Will it not be ironic if we were led back to the path of decency and more towards normal, per the outspokenness of Marjorie Taylor Greene, Nancy Mace, and Lauren Boebert. Who could write such a script?
Nice! This reminds me of a wee poem I wrote once.
Raise a Glass to Entropy
If past is an illusion, if it’s all a flash of NOW
I hope that I can make the best of what the rules allow
I’ll tip my glass with gusto, as I drain my drop of time
And I’ll praise the magic moment when all the world was mine
For universes foaming, like bubbles float in wine
say every day's a birthday, though men and stars decline
Let’s raise a glass to entropy, that makes the stars to shine,
and drink a toast to the singular coast that swallows space and time
When you can't tell where you're going and you don't know where you're at
it's like Heisenberg's dog chasing Schrodinger's cat
You learn to live in spite of it, as you’re walking on your track,
for every hill's a downhill, and the light gets lost in black
We’re surfing on the gradient, we burn a scarce resource
And living on a budget is a hazard of the course
So spend the present gently, without distressing force
And make a pleasant memory, to recall without remorse
Not gonna lie. I’m not much for poetry but I like reading you. And Keats. And Robert Arnold, here on Substack, whose voice is part of the poetry.
Antonio Gramsci — 'The old world is dying, and the new world struggles to be born: now is the time of monsters.'
> "... when the myths fade and the machines awaken?"
Nice. The latter bit reminds me of Yeats' "what rough beast". Though methinks less that the machines themselves awaken, probably an impossibility, and more that they facilitate the awakening of Man, our collective consciousness. Something from my "Horns of a Dilemma", a quote from Jacob Bronowski's The Identity of Man:
JB: "[The brain] is not a logical machine, because no logical machine can reach out of the difficulties and paradoxes created by self-reference. The logic of the mind differs from formal logic in its ability to overcome and indeed to exploit the ambivalences of self-reference, so that they become the instruments of imagination. …
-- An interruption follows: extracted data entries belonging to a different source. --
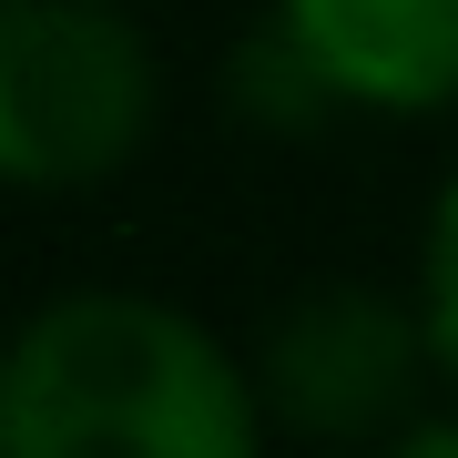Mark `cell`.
<instances>
[{
  "mask_svg": "<svg viewBox=\"0 0 458 458\" xmlns=\"http://www.w3.org/2000/svg\"><path fill=\"white\" fill-rule=\"evenodd\" d=\"M387 458H458V418H418L408 438H397Z\"/></svg>",
  "mask_w": 458,
  "mask_h": 458,
  "instance_id": "52a82bcc",
  "label": "cell"
},
{
  "mask_svg": "<svg viewBox=\"0 0 458 458\" xmlns=\"http://www.w3.org/2000/svg\"><path fill=\"white\" fill-rule=\"evenodd\" d=\"M225 92L245 102V113H265V123H316V113L336 102V92H327V82L306 72V51H295L285 31H265V41H245V51H234Z\"/></svg>",
  "mask_w": 458,
  "mask_h": 458,
  "instance_id": "5b68a950",
  "label": "cell"
},
{
  "mask_svg": "<svg viewBox=\"0 0 458 458\" xmlns=\"http://www.w3.org/2000/svg\"><path fill=\"white\" fill-rule=\"evenodd\" d=\"M164 62L123 0H0V183L72 194L143 153Z\"/></svg>",
  "mask_w": 458,
  "mask_h": 458,
  "instance_id": "7a4b0ae2",
  "label": "cell"
},
{
  "mask_svg": "<svg viewBox=\"0 0 458 458\" xmlns=\"http://www.w3.org/2000/svg\"><path fill=\"white\" fill-rule=\"evenodd\" d=\"M418 327H428V357L458 377V174L438 183V204H428V245H418Z\"/></svg>",
  "mask_w": 458,
  "mask_h": 458,
  "instance_id": "8992f818",
  "label": "cell"
},
{
  "mask_svg": "<svg viewBox=\"0 0 458 458\" xmlns=\"http://www.w3.org/2000/svg\"><path fill=\"white\" fill-rule=\"evenodd\" d=\"M0 458H265V397L183 306L82 285L0 346Z\"/></svg>",
  "mask_w": 458,
  "mask_h": 458,
  "instance_id": "6da1fadb",
  "label": "cell"
},
{
  "mask_svg": "<svg viewBox=\"0 0 458 458\" xmlns=\"http://www.w3.org/2000/svg\"><path fill=\"white\" fill-rule=\"evenodd\" d=\"M418 357H428V327L387 285H306L265 327L255 397H265V418L306 428V438H377L408 408Z\"/></svg>",
  "mask_w": 458,
  "mask_h": 458,
  "instance_id": "3957f363",
  "label": "cell"
},
{
  "mask_svg": "<svg viewBox=\"0 0 458 458\" xmlns=\"http://www.w3.org/2000/svg\"><path fill=\"white\" fill-rule=\"evenodd\" d=\"M276 31L336 102L367 113L458 102V0H276Z\"/></svg>",
  "mask_w": 458,
  "mask_h": 458,
  "instance_id": "277c9868",
  "label": "cell"
}]
</instances>
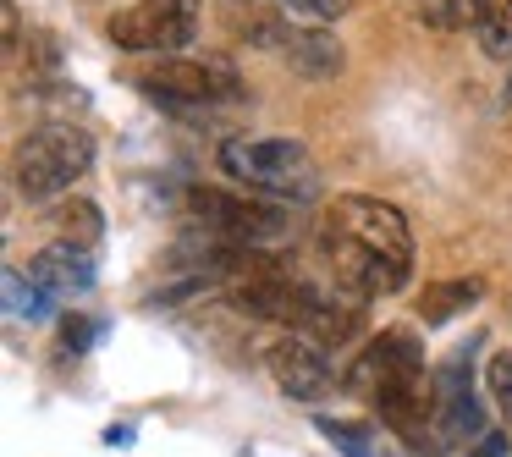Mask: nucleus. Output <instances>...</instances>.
Here are the masks:
<instances>
[{"label":"nucleus","instance_id":"nucleus-1","mask_svg":"<svg viewBox=\"0 0 512 457\" xmlns=\"http://www.w3.org/2000/svg\"><path fill=\"white\" fill-rule=\"evenodd\" d=\"M221 171L237 182L243 193H265V199H314L320 193V171H314V155L303 149V138L287 133H259V138H226L221 144Z\"/></svg>","mask_w":512,"mask_h":457},{"label":"nucleus","instance_id":"nucleus-2","mask_svg":"<svg viewBox=\"0 0 512 457\" xmlns=\"http://www.w3.org/2000/svg\"><path fill=\"white\" fill-rule=\"evenodd\" d=\"M89 166H94V138L72 122H50L34 127L12 149V188L28 204H50L61 193H72L78 177H89Z\"/></svg>","mask_w":512,"mask_h":457},{"label":"nucleus","instance_id":"nucleus-3","mask_svg":"<svg viewBox=\"0 0 512 457\" xmlns=\"http://www.w3.org/2000/svg\"><path fill=\"white\" fill-rule=\"evenodd\" d=\"M182 210H188V221L199 226V232H215V237H226V243H248V248H270L292 232V221L276 204L254 199V193L204 188V182H193V188L182 193Z\"/></svg>","mask_w":512,"mask_h":457},{"label":"nucleus","instance_id":"nucleus-4","mask_svg":"<svg viewBox=\"0 0 512 457\" xmlns=\"http://www.w3.org/2000/svg\"><path fill=\"white\" fill-rule=\"evenodd\" d=\"M105 39L127 56H182L199 39V0H133L111 12Z\"/></svg>","mask_w":512,"mask_h":457},{"label":"nucleus","instance_id":"nucleus-5","mask_svg":"<svg viewBox=\"0 0 512 457\" xmlns=\"http://www.w3.org/2000/svg\"><path fill=\"white\" fill-rule=\"evenodd\" d=\"M138 89L166 105H226L243 94V78L226 56H160Z\"/></svg>","mask_w":512,"mask_h":457},{"label":"nucleus","instance_id":"nucleus-6","mask_svg":"<svg viewBox=\"0 0 512 457\" xmlns=\"http://www.w3.org/2000/svg\"><path fill=\"white\" fill-rule=\"evenodd\" d=\"M320 226H331V232L353 237V243H364V248H375V254H386V259H397V265L413 270V232H408V215H402L397 204L369 199V193H342V199L325 210Z\"/></svg>","mask_w":512,"mask_h":457},{"label":"nucleus","instance_id":"nucleus-7","mask_svg":"<svg viewBox=\"0 0 512 457\" xmlns=\"http://www.w3.org/2000/svg\"><path fill=\"white\" fill-rule=\"evenodd\" d=\"M331 347H320L314 336H303V331H287V336H276V342L265 347V369H270V380L281 386V397H292V402H320L325 391H331Z\"/></svg>","mask_w":512,"mask_h":457},{"label":"nucleus","instance_id":"nucleus-8","mask_svg":"<svg viewBox=\"0 0 512 457\" xmlns=\"http://www.w3.org/2000/svg\"><path fill=\"white\" fill-rule=\"evenodd\" d=\"M254 39H265L270 50H281V61H287L292 72H303V78H314V83L342 78V67H347L342 39L325 34V28H298V23H281V17H259Z\"/></svg>","mask_w":512,"mask_h":457},{"label":"nucleus","instance_id":"nucleus-9","mask_svg":"<svg viewBox=\"0 0 512 457\" xmlns=\"http://www.w3.org/2000/svg\"><path fill=\"white\" fill-rule=\"evenodd\" d=\"M28 276H34L56 303H72V298H89L94 281H100V270H94V254L83 243L56 237V243H45L34 259H28Z\"/></svg>","mask_w":512,"mask_h":457},{"label":"nucleus","instance_id":"nucleus-10","mask_svg":"<svg viewBox=\"0 0 512 457\" xmlns=\"http://www.w3.org/2000/svg\"><path fill=\"white\" fill-rule=\"evenodd\" d=\"M364 298H353V292H342V298H331V292L314 287L309 292V309H303V336H314L320 347H347L358 331H364V309H358Z\"/></svg>","mask_w":512,"mask_h":457},{"label":"nucleus","instance_id":"nucleus-11","mask_svg":"<svg viewBox=\"0 0 512 457\" xmlns=\"http://www.w3.org/2000/svg\"><path fill=\"white\" fill-rule=\"evenodd\" d=\"M479 298H485V281H479V276L430 281V287H424V298H419V320H424V331H435V325L457 320V314L474 309Z\"/></svg>","mask_w":512,"mask_h":457},{"label":"nucleus","instance_id":"nucleus-12","mask_svg":"<svg viewBox=\"0 0 512 457\" xmlns=\"http://www.w3.org/2000/svg\"><path fill=\"white\" fill-rule=\"evenodd\" d=\"M0 298H6V314H12V320H28V325H39V320L56 314V298H50V292L39 287L23 265L0 270Z\"/></svg>","mask_w":512,"mask_h":457},{"label":"nucleus","instance_id":"nucleus-13","mask_svg":"<svg viewBox=\"0 0 512 457\" xmlns=\"http://www.w3.org/2000/svg\"><path fill=\"white\" fill-rule=\"evenodd\" d=\"M474 34L490 61H512V0H474Z\"/></svg>","mask_w":512,"mask_h":457},{"label":"nucleus","instance_id":"nucleus-14","mask_svg":"<svg viewBox=\"0 0 512 457\" xmlns=\"http://www.w3.org/2000/svg\"><path fill=\"white\" fill-rule=\"evenodd\" d=\"M50 221H56V232L67 237V243H83V248H94L105 237V215H100V204H94V199L56 204V210H50Z\"/></svg>","mask_w":512,"mask_h":457},{"label":"nucleus","instance_id":"nucleus-15","mask_svg":"<svg viewBox=\"0 0 512 457\" xmlns=\"http://www.w3.org/2000/svg\"><path fill=\"white\" fill-rule=\"evenodd\" d=\"M413 17L435 34H463L474 28V0H413Z\"/></svg>","mask_w":512,"mask_h":457},{"label":"nucleus","instance_id":"nucleus-16","mask_svg":"<svg viewBox=\"0 0 512 457\" xmlns=\"http://www.w3.org/2000/svg\"><path fill=\"white\" fill-rule=\"evenodd\" d=\"M314 430H320L342 457H380L375 430H369V424H353V419H314Z\"/></svg>","mask_w":512,"mask_h":457},{"label":"nucleus","instance_id":"nucleus-17","mask_svg":"<svg viewBox=\"0 0 512 457\" xmlns=\"http://www.w3.org/2000/svg\"><path fill=\"white\" fill-rule=\"evenodd\" d=\"M485 386H490V397H496V408L512 419V353H490Z\"/></svg>","mask_w":512,"mask_h":457},{"label":"nucleus","instance_id":"nucleus-18","mask_svg":"<svg viewBox=\"0 0 512 457\" xmlns=\"http://www.w3.org/2000/svg\"><path fill=\"white\" fill-rule=\"evenodd\" d=\"M100 342V325H89L83 320V314H67V320H61V353H89V347Z\"/></svg>","mask_w":512,"mask_h":457},{"label":"nucleus","instance_id":"nucleus-19","mask_svg":"<svg viewBox=\"0 0 512 457\" xmlns=\"http://www.w3.org/2000/svg\"><path fill=\"white\" fill-rule=\"evenodd\" d=\"M507 435H479V446H474V452H468V457H507Z\"/></svg>","mask_w":512,"mask_h":457},{"label":"nucleus","instance_id":"nucleus-20","mask_svg":"<svg viewBox=\"0 0 512 457\" xmlns=\"http://www.w3.org/2000/svg\"><path fill=\"white\" fill-rule=\"evenodd\" d=\"M105 446H133V424H111V430H105Z\"/></svg>","mask_w":512,"mask_h":457}]
</instances>
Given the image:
The central theme in these essays is the crisis of confidence which springs from each man’s wish to be a mind and a person [subjectivity], in the face of the nagging fear that he is a mechanism [objectivity]. The central question I ask is: Can man be both a machine and a self? …."
https://medium.com/@steersmann/horns-of-a-dilemma-tyrannies-of-the-subjective-and-objective-narratives-dd84461fb764
You might enjoy Lee Smolin's Temporal Naturalism, where physics meets your poetry:
https://www.worldscientific.com/doi/10.1142/9781800613737_0001
While it's immensely valuable to chatter around these points, to get us toward a same page, doing makes a bigger impression, even if it's a little off and we have to amend our actions. As you so ably suggest, the present moment, in all its raw plainness, is the one that makes any damn difference.